The fresh plant tissues were homogenized in extraction solution with a mortar and a pestle, diluted at the ratio of 1:100 (w/v) and shaked for 22 h at 25°C. The homogenate centrifuged at 5000g for 10 min, obtaining the first supernatant solution in a flask bottle. The sedimentation was re-suspended twice in extraction solution and shaked for 2 h at 25°C, centrifuged at 5000g for 10 min, and then pooled the supernatant of the three suspending and centrifuge steps for each of the five extraction solutions. Each of the pooled supernatant solution and the residue (F6) were evaporated on an electric-plate at 70°C to constant weight, then digested with a mixture of HNO3 and HClO4 (5:3, v:v). The concentrations of Cr in each fraction were determined by flame atomic absorption spectrophotometer (PE-AA700).

Sixty days after Cr treatment, the plants were harvested and washed with ultrapure water for three replicates. The washed plants were separated into roots, stems and leaves. They were first dried at 105°C for 30 min, and then at 70°C for 48 h to constant weight. The biomass (dry weight, DW) was determined. Furthermore, the dried plant tissues were ground with an agate mortar to pass a 40-mesh screen. The triturated plant tissues (about 0.5 g) were digested with a mixture of HNO3 and HClO4 (5:3, v:v) that was heated on an oven.
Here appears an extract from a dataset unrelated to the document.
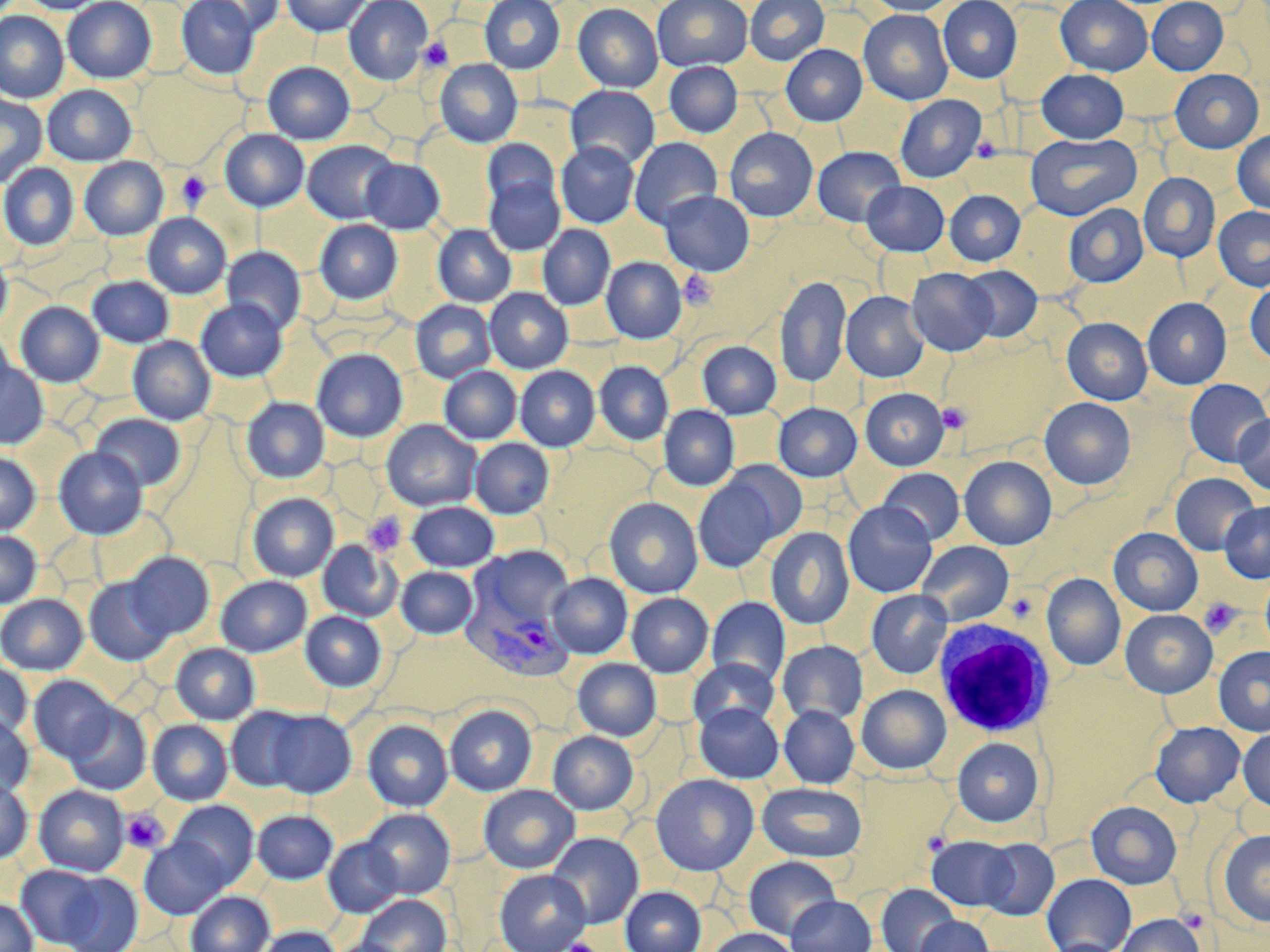

Approximate bounding boxes as [x1, y1, x2, y2] in pixels. Plasmodium vivax-infected red blood cell locations: [462, 591, 574, 681]. White blood cell locations: [932, 617, 1057, 737]. Uninfected red blood cell locations: [19, 0, 106, 14], [62, 0, 156, 83], [176, 0, 260, 80], [200, 0, 283, 36], [281, 0, 369, 36], [344, 0, 432, 85], [480, 0, 565, 74], [652, 0, 753, 72], [745, 0, 829, 65], [865, 0, 959, 15], [1055, 0, 1153, 75], [1147, 0, 1228, 75], [938, 1, 1022, 83], [572, 3, 663, 92], [859, 9, 953, 105], [0, 11, 68, 103], [781, 44, 867, 126], [435, 59, 522, 147], [262, 61, 354, 144], [664, 62, 743, 137], [133, 69, 244, 168], [1036, 69, 1129, 143], [1170, 69, 1264, 153], [42, 85, 137, 166], [565, 85, 660, 169], [0, 92, 47, 189], [895, 94, 986, 183], [724, 127, 818, 221], [219, 129, 309, 212], [1233, 130, 1270, 213], [1026, 134, 1141, 220], [630, 137, 723, 228], [483, 139, 560, 212], [302, 140, 399, 224], [556, 141, 639, 228], [812, 146, 906, 226], [79, 157, 168, 240], [361, 158, 445, 233], [0, 163, 79, 250], [1138, 173, 1220, 262], [484, 175, 565, 256], [862, 181, 949, 256], [944, 189, 1026, 266], [659, 190, 754, 276], [1063, 204, 1148, 287], [1214, 206, 1270, 291], [143, 213, 231, 298], [315, 220, 402, 304], [432, 224, 516, 307], [538, 224, 615, 310], [222, 246, 306, 334], [0, 248, 12, 332], [602, 257, 686, 343], [960, 265, 1043, 342], [907, 267, 998, 356], [775, 275, 851, 388], [88, 276, 174, 347], [1245, 280, 1270, 364], [485, 288, 573, 373], [841, 291, 928, 382], [1142, 297, 1231, 389], [196, 299, 287, 382], [411, 300, 496, 383], [15, 301, 104, 387], [1062, 317, 1152, 404], [0, 330, 15, 411], [128, 336, 215, 425], [697, 340, 781, 419], [312, 349, 408, 441], [0, 360, 48, 448], [594, 361, 673, 444], [515, 365, 599, 451], [439, 366, 521, 444], [1184, 379, 1269, 467], [860, 388, 949, 470], [241, 397, 329, 483], [1040, 397, 1135, 489], [773, 402, 862, 481], [659, 406, 739, 490], [92, 413, 185, 491], [1234, 415, 1270, 495], [381, 420, 481, 511], [470, 438, 554, 518], [54, 447, 147, 539], [0, 451, 40, 534], [960, 456, 1057, 549], [721, 460, 809, 543], [878, 468, 965, 544], [1171, 473, 1260, 555], [694, 476, 783, 572], [247, 492, 338, 581], [604, 497, 702, 598], [408, 501, 499, 571], [843, 501, 937, 597], [1219, 501, 1270, 583], [766, 527, 854, 629], [1108, 528, 1203, 616], [0, 530, 41, 608], [318, 540, 401, 621], [916, 540, 1014, 625], [474, 547, 575, 631], [125, 552, 215, 639], [396, 566, 478, 638], [1261, 572, 1270, 659], [547, 573, 632, 658], [1042, 574, 1125, 670], [216, 575, 312, 656], [84, 578, 171, 666], [866, 589, 953, 678], [627, 593, 713, 677], [0, 594, 88, 674], [706, 597, 791, 686], [1120, 609, 1217, 698], [301, 611, 386, 691], [777, 640, 868, 726], [171, 643, 259, 724], [1214, 647, 1270, 736], [689, 658, 779, 732], [573, 659, 661, 740], [0, 662, 32, 739], [29, 676, 118, 763], [857, 684, 951, 774], [695, 703, 784, 783], [65, 704, 151, 795], [445, 705, 536, 795], [779, 705, 859, 788], [226, 707, 308, 791], [267, 710, 356, 797], [0, 715, 33, 797], [148, 720, 232, 804], [362, 720, 453, 811], [1150, 721, 1245, 807], [1238, 728, 1270, 811], [548, 730, 638, 814], [953, 738, 1043, 826], [651, 774, 758, 875], [0, 777, 32, 863], [757, 782, 866, 862], [479, 784, 579, 873], [34, 785, 129, 875], [169, 800, 258, 888], [1086, 801, 1182, 889], [362, 808, 455, 897], [252, 810, 338, 883], [1218, 830, 1270, 926], [548, 831, 644, 928], [927, 836, 1019, 911], [140, 837, 229, 919], [323, 837, 404, 917], [979, 838, 1059, 920], [743, 856, 841, 940], [16, 865, 107, 948], [495, 869, 591, 952], [58, 872, 143, 952], [1042, 873, 1137, 952], [877, 884, 961, 952], [621, 886, 706, 952], [185, 890, 274, 952], [357, 894, 451, 951], [786, 896, 876, 952], [0, 898, 38, 952], [1117, 914, 1205, 952], [915, 916, 995, 952], [254, 926, 341, 952], [705, 928, 799, 952], [326, 938, 410, 952], [1042, 938, 1126, 952]. Platelet locations: [418, 37, 453, 71], [972, 137, 1003, 163], [176, 171, 212, 210], [680, 270, 716, 309], [937, 402, 971, 433], [362, 512, 407, 555], [1200, 598, 1242, 637], [120, 808, 169, 853], [1179, 907, 1209, 932], [564, 938, 597, 952]. Slide-level diagnosis: Plasmodium vivax. Light microscopy. Captured at 1000x magnification. Thin blood film. Single field of view. May-Grünwald-Giemsa stain. Image is 1270×952 pixels.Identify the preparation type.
After cooling, the extracts were diluted up to 50 mL 0.2% HNO3. Chromium concentrations of the extract were determined by AAS.

One-way ANOVA was used to test the significance of differences among biomass and proportion of Cr in different chemical forms. Means of plant biomass and proportion of different Cr chemical forms in plant tissues were compared with least significant difference method (LSD).

Results and Discussion

Root, stem, leaf and total biomass of L. hexandra decreased with the increasing Cr concentration in nutrient solution, except for the leaf biomass with 5 mg L−1 Cr treatment (Table 1). Although the Cr treatments decreased the biomass of roots, stems and leaves, there were no significant differences among all the Cr-treated plants and control (> 0.05). At lower Cr concentration treatments (≤30 mg L−1), the biomass of roots, stems, leaves and total were only decreased by 8.2%, 11.6%, 21.5% and 13.2% respectively. Even at highest Cr concentration treatment (60 mg L−1), the reduction of root, stem, leaf and total biomass was not significant (> 0.05).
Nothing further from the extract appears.